__Reading passage__:
In his new book, Living With The Gods: On Beliefs And Peoples, famed British art historian and museum professional, Neil MacGregor, drives home this point further. This anthology is the transcript of a highly successful 30-episode BBC Radio 4 show that MacGregor hosted in 2017 in conjunction with an exhibition of the same name at the British Museum. After the immense popularity of The History of the World In 100 Objects, the British Museum, BBC and Penguin came together for this amazing collaboration with MacGregor as their star.
The Big Mac (Gregor)
What makes MacGregor one of the world’s most respected names, especially in the fields of art and museums, is not just his erudition but his marked professional success. He was Director of the National Gallery, London from 1987 to 2002, and is at present one of the (founding) directors of the ambitious Humboldt Forum, Berlin. But he is credited most for turning around the fortunes of the British Museum in his tenure between 2002 and 2015, and making it the second-most visited museum in the world after the Louvre.
Naturally, when MacGregor talks museums, everyone listens. But he wears his erudition lightly. As a museum professional, he is constantly aware of the need for simplicity in communication, and talks about the most profound of subjects in ways that laypersons can understand without losing out on the depth.
Rendering complex matters simply is, of course, the prerogative of those whose knowledge runs deep. In Living With The Gods, he tackles the subject of religion – often thought of as contentious – with practised ease. It is, as he says, “emphatically, not a history of religion”, but an interrogation of “objects, places and human activities to try to understand what shared religious beliefs can mean in the public life of a community or a nation, how they shape the relationship between the individual and the state, and how they have become a crucial contributor to who we are. For in deciding how we live with our gods we also decide how to live with each other.”
In including “places and human activities”, MacGregor makes a departure from History Of The World In 100 Objects – which depended entirely on material evidence to tell the story of our past. As lived religion is a subject of this book, it includes many intangibles. But MacGregor’s handling of them is just as masterful, with some help from other experts and academics. He prises meaning from mute objects, and deftly cuts out the noise around the rhetoric of the living, distilling and delivering the essence behind them both. What is remarkable about his writing (he is a devout Christian) is that it is equally respectful and objective about all faiths and their articles. The metaphor of his handling these stories – and they are numerous – with a curator/conservator’s careful gloves is hard to miss.

__Your instructions__: Do these statements agree with the review of Living With The Gods? (a) MacGregor directed the National Gallery, London from 1987 to 2002. (b) MacGregor calls the book a history of religion. (c) The BBC Radio 4 show behind the book ran for 100 episodes. For each, answer yes or no and quote the deciding words. Base every answer on the review alone.

__Extracted information__:
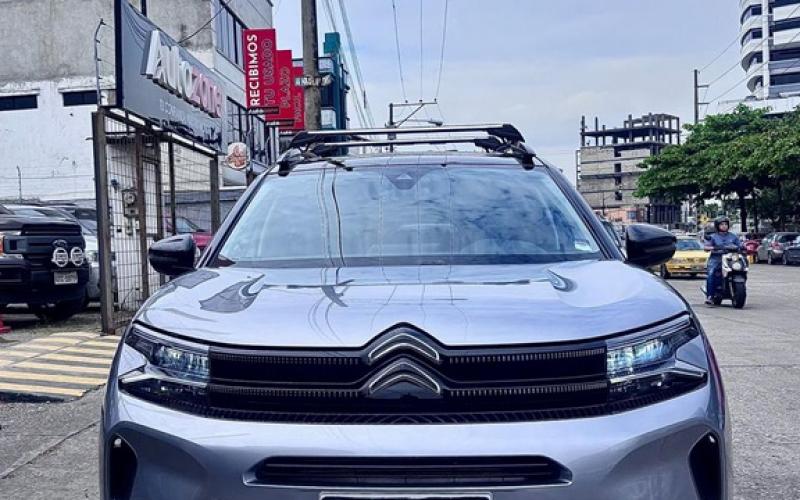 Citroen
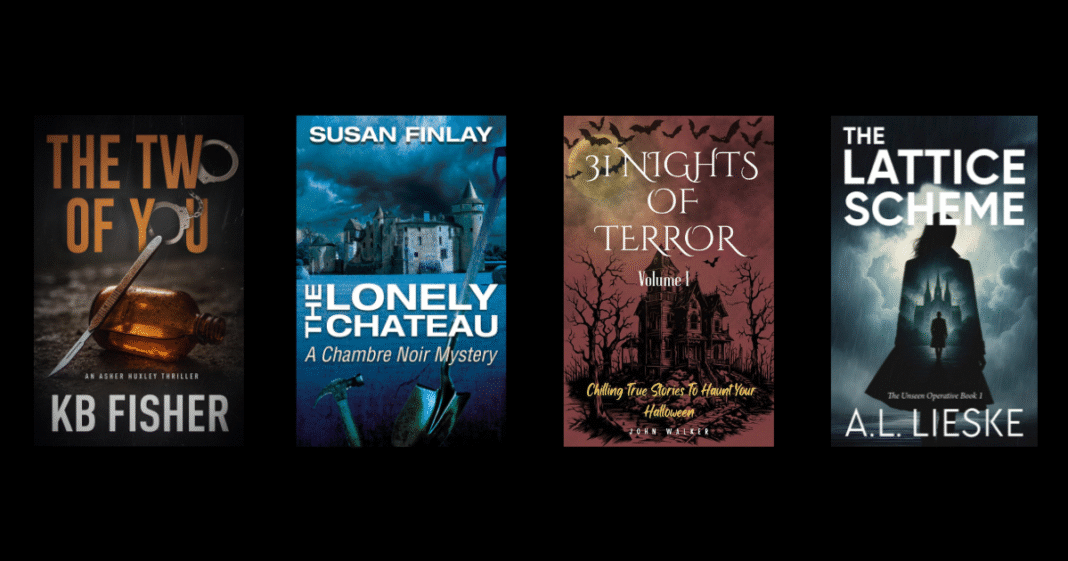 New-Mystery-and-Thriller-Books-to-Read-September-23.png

* * *

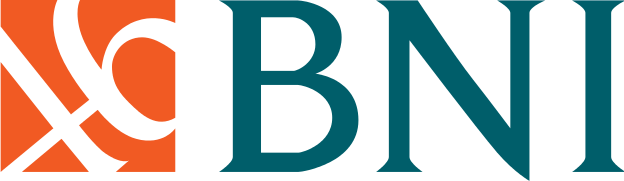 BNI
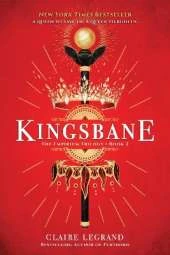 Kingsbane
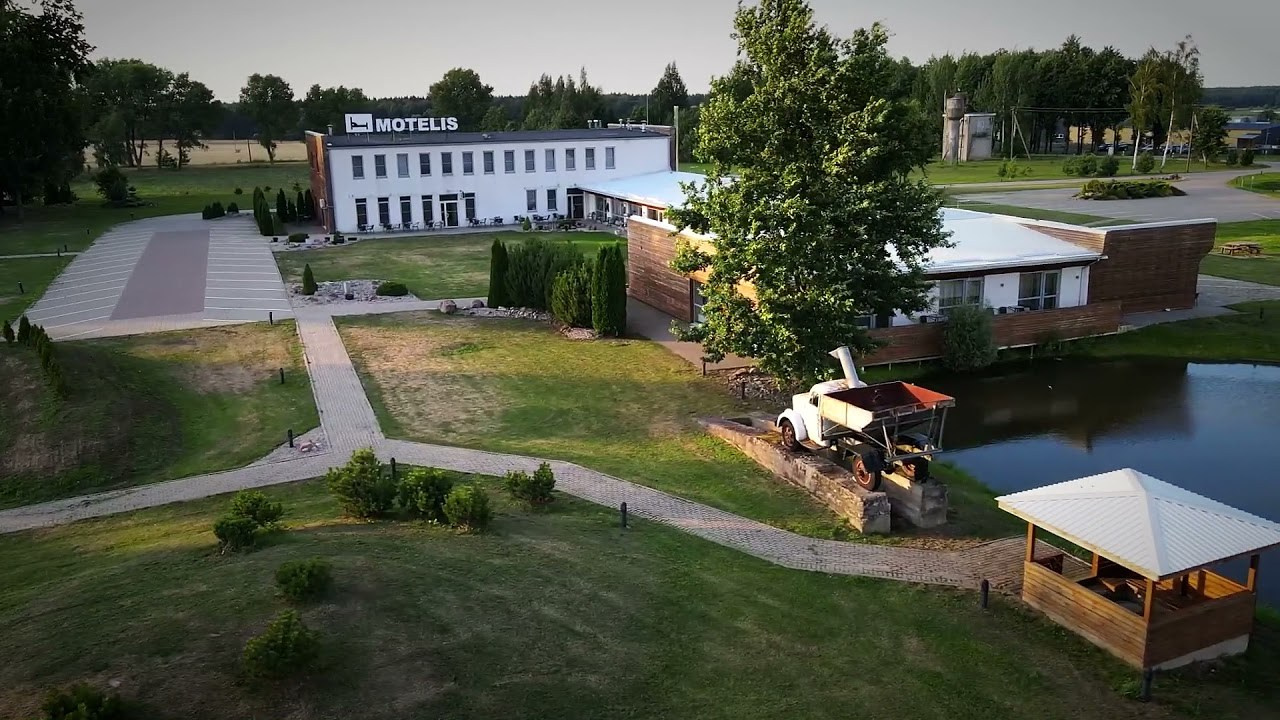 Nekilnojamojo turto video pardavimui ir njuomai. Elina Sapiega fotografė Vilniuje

__Solution to this problem__:
(a) Yes: "He was Director of the National Gallery, London from 1987 to 2002"
(b) No: "emphatically, not a history of religion"
(c) No: "a highly successful 30-episode BBC Radio 4 show"